I mean, when a petitioner is stuck in Guantanamo and told that he’s got to rebut any presumptions that arise against him, and he’s got to challenge a presumption of regularity for intelligence reports, he’s had it. . . . [I]f the government wants to keep him there, the government will keep him there with intelligence reports that cannot be meaningfully challenged. To me that guts the meaning of Boumediene, and at least, it seems to me, the Supreme Court ought to be looking at that presumption that was written into the law by Judge Brown and ought to be looking at this concept of Judge Randolph’s — what does he call it — . . . conditional probability analysis?
I guess I think that meaningful review means that the Supreme Court ought to be actively reviewing what the lower courts do with their decisions, and this Supreme Court is not doing it.
Now, I think Steve [Vladeck] is probably exactly right and it has something to do with the internal politics of the court.

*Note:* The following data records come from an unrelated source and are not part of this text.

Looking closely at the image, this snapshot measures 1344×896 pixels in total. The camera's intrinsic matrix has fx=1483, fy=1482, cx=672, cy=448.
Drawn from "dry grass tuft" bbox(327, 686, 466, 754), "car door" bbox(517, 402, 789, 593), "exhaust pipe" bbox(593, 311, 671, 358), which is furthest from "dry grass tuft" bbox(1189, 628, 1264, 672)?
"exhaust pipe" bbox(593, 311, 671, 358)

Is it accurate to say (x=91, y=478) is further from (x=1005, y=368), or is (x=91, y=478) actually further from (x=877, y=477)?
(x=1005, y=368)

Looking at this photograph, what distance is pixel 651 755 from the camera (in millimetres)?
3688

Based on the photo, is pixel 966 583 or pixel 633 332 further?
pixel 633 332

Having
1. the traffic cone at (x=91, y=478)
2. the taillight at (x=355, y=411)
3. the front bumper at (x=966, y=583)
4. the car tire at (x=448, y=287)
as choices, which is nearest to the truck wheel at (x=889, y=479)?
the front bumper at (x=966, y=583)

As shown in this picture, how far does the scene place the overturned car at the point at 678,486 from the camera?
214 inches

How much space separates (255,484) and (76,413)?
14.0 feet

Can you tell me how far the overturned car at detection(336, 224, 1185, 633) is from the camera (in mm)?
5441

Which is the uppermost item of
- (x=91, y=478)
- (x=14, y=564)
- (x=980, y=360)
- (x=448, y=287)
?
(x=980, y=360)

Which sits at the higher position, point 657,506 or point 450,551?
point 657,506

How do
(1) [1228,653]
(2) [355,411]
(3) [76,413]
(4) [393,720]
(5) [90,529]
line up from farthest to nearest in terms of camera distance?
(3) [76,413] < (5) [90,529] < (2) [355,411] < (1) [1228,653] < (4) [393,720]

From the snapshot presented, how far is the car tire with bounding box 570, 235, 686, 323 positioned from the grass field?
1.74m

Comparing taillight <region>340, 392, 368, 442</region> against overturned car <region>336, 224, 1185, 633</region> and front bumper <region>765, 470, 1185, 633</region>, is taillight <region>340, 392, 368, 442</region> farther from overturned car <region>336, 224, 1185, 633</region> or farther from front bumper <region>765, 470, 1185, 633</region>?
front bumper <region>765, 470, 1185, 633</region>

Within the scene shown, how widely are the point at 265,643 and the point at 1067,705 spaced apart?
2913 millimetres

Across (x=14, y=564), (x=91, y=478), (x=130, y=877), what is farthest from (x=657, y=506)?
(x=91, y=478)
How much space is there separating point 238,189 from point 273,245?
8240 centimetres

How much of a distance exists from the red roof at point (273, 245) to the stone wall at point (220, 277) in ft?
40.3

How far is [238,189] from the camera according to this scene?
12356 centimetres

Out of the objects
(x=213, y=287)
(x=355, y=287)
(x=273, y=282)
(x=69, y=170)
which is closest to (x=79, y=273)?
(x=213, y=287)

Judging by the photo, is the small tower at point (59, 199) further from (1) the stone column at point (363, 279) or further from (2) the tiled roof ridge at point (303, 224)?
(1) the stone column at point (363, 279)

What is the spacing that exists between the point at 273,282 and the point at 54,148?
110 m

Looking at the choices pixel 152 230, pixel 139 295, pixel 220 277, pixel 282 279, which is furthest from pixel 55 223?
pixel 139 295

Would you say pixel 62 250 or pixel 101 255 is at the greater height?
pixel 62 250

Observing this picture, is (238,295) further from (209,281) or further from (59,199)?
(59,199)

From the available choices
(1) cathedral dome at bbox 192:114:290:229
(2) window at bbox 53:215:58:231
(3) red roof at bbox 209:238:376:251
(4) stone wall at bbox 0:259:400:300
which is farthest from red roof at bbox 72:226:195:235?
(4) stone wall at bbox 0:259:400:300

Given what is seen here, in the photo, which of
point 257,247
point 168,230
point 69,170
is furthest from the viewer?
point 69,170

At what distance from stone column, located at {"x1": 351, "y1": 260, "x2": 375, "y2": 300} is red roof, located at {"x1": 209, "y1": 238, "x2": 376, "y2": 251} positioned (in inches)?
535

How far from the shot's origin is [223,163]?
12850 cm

If the progressives can’t count five votes, can’t count Kennedy, they’re not going to vote for cert review of something that’s going to turn out the wrong way.
- Lyle Denniston, Ex-Judge: Boumediene Is Being “Gutted”, SCOTUSblog (July 17, 2012) (“Judge Robertson, though, seemed somewhat optimistic about the long-term prospects for the Guantanamo captives. He noted that there is no time limit on lawyers for detainees repeatedly seeking to file habeas challenges, as circumstances change — at least with the passage of time. ‘Some court, some day,’ he predicted, ‘is going to find that the government can’t hold these people for the rest of their lives.’ “).